Thanks for the detailed explaination, Kishore!

On Jan 4, 2018 16:29, "kishore g" <[email protected]> wrote:

> Thats right SEMI_AUTO will only change the role of the replica. It will
> never move the replicas.
>
> Instead of answering each question, I will try to explain what happens
> under the hood.
>
> - Each participant maintains a persistent connection with Zookeeper and
> sends the heartbeat every X seconds. I think this is called tick time.
> - When the participant fails to send heartbeat, there is a disconnect
> callback from local ZK client code. Note this callback does not come from
> the ZK server, it will occur as soon as the participant fails to send the
> heartbeat.
> - Let's say the participant connects back to ZK after period T. Now there
> are two cases.
>
>    - T < session timeout: In this case,  the participant gets "connected"
>    callback and its session is still valid and nothing has changed from ZK
>    server/Helix controller/spectator point of view.

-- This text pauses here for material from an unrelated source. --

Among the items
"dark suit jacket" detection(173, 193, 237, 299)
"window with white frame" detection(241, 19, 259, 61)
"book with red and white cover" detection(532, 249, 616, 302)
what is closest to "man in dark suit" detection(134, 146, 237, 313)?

>    - T > session timeout: This is when the participant gets "session
>    expiry" callback from the ZK. Note that this happens only after the
>    participant reconnects to ZK. So it might be minutes or even hours
>    (depending on the cause of disconnection from ZK) before the participant
>    gets this call back. But outside world - ZK Server/Controller/Spectator 
> will
>    know about the session expiry immediately after the session timeout.
>
>
> Helix gets to know about the session expiry and will initiate a mastership
> transfer from old master to new master. It cannot send any Master - Slave
> transition message to the old master because the old master is disconnected
> from ZK and is unreachable. Helix will automatically change the external
> View to reflect that the old master is offline for all the replicas it
> owns. The clients (spectators) will immediately know about this and they
> can stop sending requests to the old master.
>
> Similarly, once the new master processes the slave to master transition is
> successful, the external view will be updated and the clients (spectators)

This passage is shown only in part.